**DO THIS:**
Repeat the data below word for word, leaving out the pictures.

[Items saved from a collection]
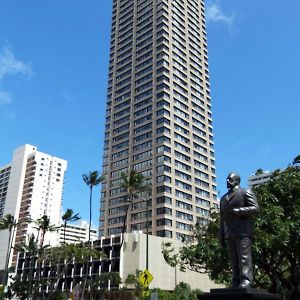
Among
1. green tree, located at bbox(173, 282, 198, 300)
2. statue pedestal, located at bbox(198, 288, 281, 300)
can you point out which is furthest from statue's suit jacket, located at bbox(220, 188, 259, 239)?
green tree, located at bbox(173, 282, 198, 300)

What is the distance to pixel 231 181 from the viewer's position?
9.67 m

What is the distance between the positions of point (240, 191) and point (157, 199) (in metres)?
82.1

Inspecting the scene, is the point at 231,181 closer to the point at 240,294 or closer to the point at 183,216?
the point at 240,294

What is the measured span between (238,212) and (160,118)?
91.1m

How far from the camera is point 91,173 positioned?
6569 centimetres

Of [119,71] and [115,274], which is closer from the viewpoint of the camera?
[115,274]

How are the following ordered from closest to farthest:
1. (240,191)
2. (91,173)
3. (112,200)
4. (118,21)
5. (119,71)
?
(240,191)
(91,173)
(112,200)
(119,71)
(118,21)

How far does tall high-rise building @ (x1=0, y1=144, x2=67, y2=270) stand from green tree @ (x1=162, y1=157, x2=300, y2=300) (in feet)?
420

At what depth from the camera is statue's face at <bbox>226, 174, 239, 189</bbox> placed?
9656 mm

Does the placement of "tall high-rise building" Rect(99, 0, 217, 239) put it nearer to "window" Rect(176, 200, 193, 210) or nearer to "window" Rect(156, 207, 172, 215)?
"window" Rect(156, 207, 172, 215)

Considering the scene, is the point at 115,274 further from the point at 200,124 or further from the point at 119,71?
the point at 119,71

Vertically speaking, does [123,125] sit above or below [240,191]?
above

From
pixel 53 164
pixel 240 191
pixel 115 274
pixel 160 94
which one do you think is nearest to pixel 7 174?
pixel 53 164

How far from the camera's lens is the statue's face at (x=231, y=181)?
9.66m
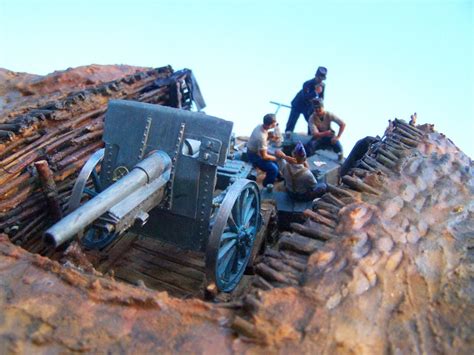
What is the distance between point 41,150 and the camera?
640 centimetres

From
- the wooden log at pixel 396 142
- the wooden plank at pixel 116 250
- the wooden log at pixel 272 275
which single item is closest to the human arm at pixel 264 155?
the wooden log at pixel 396 142

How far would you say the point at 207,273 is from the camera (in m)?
5.16

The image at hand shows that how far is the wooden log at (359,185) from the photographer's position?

**FINISHED ANSWER:**
Among
1. green tree, located at bbox(173, 282, 198, 300)
2. statue pedestal, located at bbox(198, 288, 281, 300)
can you point out which is furthest from statue's suit jacket, located at bbox(220, 188, 259, 239)?
green tree, located at bbox(173, 282, 198, 300)

What is the distance to pixel 231 181 from the viewer's position?
9.67 m

What is the distance between the positions of point (240, 191) and point (157, 199) (in metres)?
82.1

Inspecting the scene, is the point at 231,181 closer to the point at 240,294 or closer to the point at 183,216?
the point at 240,294

What is the measured span between (238,212) and (160,118)?
91.1m

How far from the camera is point 91,173 positioned?
6569 centimetres

Of [119,71] and [115,274], which is closer from the viewpoint of the camera?
[115,274]

How are the following ordered from closest to farthest:
1. (240,191)
2. (91,173)
3. (112,200)
4. (118,21)
5. (119,71)
?
(240,191)
(91,173)
(112,200)
(119,71)
(118,21)

How far does tall high-rise building @ (x1=0, y1=144, x2=67, y2=270) stand from green tree @ (x1=162, y1=157, x2=300, y2=300) (in feet)?
420

At what depth from the camera is statue's face at <bbox>226, 174, 239, 189</bbox> placed?
9656 mm

Does the placement of "tall high-rise building" Rect(99, 0, 217, 239) put it nearer to "window" Rect(176, 200, 193, 210) or nearer to "window" Rect(156, 207, 172, 215)?
"window" Rect(156, 207, 172, 215)

Considering the scene, is the point at 115,274 further from the point at 200,124 or further from the point at 119,71?
the point at 119,71

Vertically speaking, does [123,125] sit above or below [240,191]?
above

From
pixel 53 164
pixel 240 191
pixel 115 274
pixel 160 94
which one do you think is nearest to pixel 7 174?
pixel 53 164

How far from the camera's lens is the statue's face at (x=231, y=181)?
9.66m
What is the distance between point 41,150 and the camera?
640 centimetres

From
- the wooden log at pixel 396 142
- the wooden plank at pixel 116 250
- the wooden log at pixel 272 275
which single item is closest to the human arm at pixel 264 155?
the wooden log at pixel 396 142

How far would you say the point at 207,273 is from the camera (in m)?
5.16

The image at hand shows that how far is the wooden log at (359,185) from the photographer's position?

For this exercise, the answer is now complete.